What it is and is not
Your baseline is not zero. It is not the day you felt "perfectly fine." It is the typical range your scales settle into across weeks when no episode is active.
For most people on a 0–3 mood scale, baseline looks like:
- Mostly 0s and 1s on depression
- Mostly 0s on elevation, with the occasional 1
- A range of 0s and 1s on anxiety and irritability that reflects life
- Sleep within a familiar window, give or take an hour
The exact range is yours, not anyone else's. The point is not the numbers; it is the consistency.
How to find yours
You need data — not a perfect month, just a representative one. Ambulatory data over weeks gives you a baseline that retrospective interviews cannot2013.
The recipe:
- Log every day for at least three to four weeks (longer is better) during a stretch when nothing major is happening
- Skim the chart — what range do most days fall into?
- Write it down. "My baseline depression is mostly 0–1, elevation mostly 0, sleep 6.5 to 8 hours."

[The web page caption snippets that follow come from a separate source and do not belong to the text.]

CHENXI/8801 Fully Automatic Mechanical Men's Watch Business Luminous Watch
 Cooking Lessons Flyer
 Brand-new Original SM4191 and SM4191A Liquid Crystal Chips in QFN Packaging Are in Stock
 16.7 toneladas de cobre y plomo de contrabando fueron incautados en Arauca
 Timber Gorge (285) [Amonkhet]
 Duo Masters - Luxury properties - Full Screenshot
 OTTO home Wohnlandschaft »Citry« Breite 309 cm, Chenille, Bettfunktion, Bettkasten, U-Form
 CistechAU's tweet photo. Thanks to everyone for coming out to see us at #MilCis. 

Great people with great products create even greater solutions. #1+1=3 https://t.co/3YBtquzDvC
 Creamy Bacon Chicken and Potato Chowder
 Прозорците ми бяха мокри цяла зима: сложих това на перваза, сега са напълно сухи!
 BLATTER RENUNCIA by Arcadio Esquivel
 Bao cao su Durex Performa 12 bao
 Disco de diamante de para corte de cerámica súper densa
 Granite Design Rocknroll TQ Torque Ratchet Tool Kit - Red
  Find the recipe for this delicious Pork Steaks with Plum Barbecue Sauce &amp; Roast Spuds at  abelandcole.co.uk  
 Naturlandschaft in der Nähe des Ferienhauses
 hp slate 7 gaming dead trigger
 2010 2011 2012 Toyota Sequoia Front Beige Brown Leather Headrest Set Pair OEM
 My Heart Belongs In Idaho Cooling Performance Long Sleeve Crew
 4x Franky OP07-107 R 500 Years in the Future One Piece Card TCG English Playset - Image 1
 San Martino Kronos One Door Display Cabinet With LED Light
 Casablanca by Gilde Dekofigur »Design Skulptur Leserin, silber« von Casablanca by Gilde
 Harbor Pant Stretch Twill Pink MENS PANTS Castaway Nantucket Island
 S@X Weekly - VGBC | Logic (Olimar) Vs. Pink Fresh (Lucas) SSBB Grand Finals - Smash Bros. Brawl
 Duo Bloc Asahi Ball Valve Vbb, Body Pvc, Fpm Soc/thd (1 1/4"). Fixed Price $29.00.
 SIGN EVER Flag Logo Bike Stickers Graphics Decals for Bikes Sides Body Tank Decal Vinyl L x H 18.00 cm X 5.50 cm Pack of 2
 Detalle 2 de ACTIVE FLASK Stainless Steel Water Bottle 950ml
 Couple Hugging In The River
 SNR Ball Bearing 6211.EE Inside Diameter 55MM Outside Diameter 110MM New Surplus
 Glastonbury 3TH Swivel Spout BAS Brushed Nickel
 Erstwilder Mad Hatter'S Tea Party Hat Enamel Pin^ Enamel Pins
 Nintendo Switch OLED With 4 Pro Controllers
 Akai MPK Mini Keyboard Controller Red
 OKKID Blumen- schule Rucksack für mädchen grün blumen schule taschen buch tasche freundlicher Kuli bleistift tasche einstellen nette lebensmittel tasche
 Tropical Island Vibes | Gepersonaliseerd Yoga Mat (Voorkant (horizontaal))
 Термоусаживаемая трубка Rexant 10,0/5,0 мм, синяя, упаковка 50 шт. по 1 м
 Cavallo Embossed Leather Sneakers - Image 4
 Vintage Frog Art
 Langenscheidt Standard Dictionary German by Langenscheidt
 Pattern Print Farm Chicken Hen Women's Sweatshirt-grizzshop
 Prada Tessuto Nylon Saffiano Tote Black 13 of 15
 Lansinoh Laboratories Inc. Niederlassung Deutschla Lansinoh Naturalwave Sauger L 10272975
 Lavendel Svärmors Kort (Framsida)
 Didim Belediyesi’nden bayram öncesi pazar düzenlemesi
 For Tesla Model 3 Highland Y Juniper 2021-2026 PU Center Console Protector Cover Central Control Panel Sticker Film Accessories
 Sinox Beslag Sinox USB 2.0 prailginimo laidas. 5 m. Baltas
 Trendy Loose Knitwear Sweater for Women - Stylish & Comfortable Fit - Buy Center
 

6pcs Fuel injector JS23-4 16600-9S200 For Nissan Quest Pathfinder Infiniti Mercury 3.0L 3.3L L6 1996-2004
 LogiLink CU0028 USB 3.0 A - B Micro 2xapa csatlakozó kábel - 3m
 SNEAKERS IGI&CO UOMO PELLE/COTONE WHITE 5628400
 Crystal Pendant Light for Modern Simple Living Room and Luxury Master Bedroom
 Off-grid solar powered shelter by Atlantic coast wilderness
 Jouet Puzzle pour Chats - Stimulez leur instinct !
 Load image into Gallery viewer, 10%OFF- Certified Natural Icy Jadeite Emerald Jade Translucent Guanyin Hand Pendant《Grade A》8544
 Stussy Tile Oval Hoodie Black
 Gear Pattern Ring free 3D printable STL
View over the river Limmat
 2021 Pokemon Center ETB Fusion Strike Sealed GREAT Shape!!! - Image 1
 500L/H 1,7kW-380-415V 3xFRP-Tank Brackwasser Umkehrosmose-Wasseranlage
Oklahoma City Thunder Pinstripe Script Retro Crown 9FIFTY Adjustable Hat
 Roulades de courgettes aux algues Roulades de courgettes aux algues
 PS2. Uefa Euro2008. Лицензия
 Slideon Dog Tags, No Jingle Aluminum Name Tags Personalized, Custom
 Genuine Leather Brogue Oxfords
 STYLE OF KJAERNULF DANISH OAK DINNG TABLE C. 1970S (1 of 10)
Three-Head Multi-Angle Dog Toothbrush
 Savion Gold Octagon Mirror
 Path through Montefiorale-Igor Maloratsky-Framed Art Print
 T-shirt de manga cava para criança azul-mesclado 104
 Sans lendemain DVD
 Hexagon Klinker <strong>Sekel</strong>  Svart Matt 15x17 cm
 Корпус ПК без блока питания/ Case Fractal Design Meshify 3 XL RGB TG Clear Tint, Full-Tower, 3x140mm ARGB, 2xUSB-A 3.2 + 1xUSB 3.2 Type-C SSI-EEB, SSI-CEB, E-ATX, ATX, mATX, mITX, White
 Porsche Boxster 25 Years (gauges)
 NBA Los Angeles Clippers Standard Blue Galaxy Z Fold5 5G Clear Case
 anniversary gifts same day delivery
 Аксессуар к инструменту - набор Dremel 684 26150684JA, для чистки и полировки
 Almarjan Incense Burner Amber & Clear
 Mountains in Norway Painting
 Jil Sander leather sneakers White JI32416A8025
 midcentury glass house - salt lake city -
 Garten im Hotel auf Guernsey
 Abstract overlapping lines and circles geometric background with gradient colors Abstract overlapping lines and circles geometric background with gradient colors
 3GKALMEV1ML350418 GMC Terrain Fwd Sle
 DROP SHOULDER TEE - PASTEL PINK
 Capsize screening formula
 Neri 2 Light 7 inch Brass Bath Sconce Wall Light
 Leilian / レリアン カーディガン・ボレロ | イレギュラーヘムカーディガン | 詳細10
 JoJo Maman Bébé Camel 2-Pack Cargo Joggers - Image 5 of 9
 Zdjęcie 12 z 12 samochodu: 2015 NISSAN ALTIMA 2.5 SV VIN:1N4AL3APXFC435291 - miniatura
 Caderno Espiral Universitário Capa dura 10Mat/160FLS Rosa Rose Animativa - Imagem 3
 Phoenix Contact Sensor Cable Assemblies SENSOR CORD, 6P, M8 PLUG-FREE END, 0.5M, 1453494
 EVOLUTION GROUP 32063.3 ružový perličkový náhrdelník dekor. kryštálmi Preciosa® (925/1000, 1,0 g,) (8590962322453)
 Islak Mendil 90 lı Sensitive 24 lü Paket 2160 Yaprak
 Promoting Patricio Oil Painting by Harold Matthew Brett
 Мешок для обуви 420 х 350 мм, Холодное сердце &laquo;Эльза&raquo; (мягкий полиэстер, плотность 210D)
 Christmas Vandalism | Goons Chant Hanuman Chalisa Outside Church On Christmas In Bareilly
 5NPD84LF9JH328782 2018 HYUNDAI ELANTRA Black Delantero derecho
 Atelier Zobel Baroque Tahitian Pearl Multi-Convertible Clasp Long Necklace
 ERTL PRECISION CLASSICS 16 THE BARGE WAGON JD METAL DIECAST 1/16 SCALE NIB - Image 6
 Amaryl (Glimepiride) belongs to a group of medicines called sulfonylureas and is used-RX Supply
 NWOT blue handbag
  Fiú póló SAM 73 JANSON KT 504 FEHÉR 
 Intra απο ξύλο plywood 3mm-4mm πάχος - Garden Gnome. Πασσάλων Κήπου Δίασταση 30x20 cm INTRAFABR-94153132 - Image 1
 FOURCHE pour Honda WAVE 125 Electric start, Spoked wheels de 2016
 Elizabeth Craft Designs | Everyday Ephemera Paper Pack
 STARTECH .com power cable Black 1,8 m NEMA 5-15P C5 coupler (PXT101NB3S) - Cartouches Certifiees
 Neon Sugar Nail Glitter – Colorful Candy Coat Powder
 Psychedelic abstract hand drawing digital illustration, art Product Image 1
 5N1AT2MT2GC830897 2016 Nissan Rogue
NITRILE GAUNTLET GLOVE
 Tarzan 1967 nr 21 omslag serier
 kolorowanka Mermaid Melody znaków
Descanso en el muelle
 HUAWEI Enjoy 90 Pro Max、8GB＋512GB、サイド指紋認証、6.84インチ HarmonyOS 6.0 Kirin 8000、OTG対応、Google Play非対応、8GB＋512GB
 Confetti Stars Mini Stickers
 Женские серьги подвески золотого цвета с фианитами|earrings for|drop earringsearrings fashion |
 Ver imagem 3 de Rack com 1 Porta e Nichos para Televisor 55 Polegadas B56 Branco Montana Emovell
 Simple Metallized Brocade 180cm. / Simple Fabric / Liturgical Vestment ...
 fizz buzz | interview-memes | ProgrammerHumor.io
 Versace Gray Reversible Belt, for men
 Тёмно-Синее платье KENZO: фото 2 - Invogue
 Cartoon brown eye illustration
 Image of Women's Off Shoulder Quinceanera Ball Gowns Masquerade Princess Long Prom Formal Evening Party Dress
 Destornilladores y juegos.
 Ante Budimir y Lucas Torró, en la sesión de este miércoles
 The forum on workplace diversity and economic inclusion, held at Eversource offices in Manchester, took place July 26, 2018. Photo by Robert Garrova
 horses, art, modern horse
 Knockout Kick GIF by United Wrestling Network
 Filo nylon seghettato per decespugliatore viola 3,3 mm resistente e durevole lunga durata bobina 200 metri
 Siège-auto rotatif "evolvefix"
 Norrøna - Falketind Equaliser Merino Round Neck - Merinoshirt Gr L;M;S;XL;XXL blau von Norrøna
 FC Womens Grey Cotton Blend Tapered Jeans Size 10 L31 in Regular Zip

That sentence is your reference. Future you can compare against it.
Why baselines drift
Baselines are not fixed forever. They shift with:
- Medication changes (intentional shifts in either direction)
- Major life changes (move, relationship, job)
- Aging
- Untreated patterns (a slowly worsening baseline can be its own warning)
A baseline review every six months is enough. The chart will tell you whether your numbers have moved.
Why it matters for episodes
The point of a baseline is to make "not baseline" visible. Smartphone-based mood monitoring works in part because it surfaces deviations from a person's typical pattern2015.
The day your depression score sits at 2 for the third day in a row is a different day if your baseline is mostly 0s and 1s than if your baseline already includes regular 2s. Both are real. Only one needs the same response.
What to do with the baseline
Three uses:
- Personal alarm threshold. "Two weeks above baseline on depression is when I call my clinician." You set it.
- Visit prep framing. "Compared to my usual range, this month was higher on irritability and lower on sleep."
- Treatment decisions. A medication change that moves baseline toward a healthier range is doing its job; one that does not is data for the next conversation.
What a baseline is not
This is not a clinical instrument. It is a personal reference, derived from your own data, in your own life. The value comes from being honest about what your typical week looks like, not from comparing yours to anyone else's.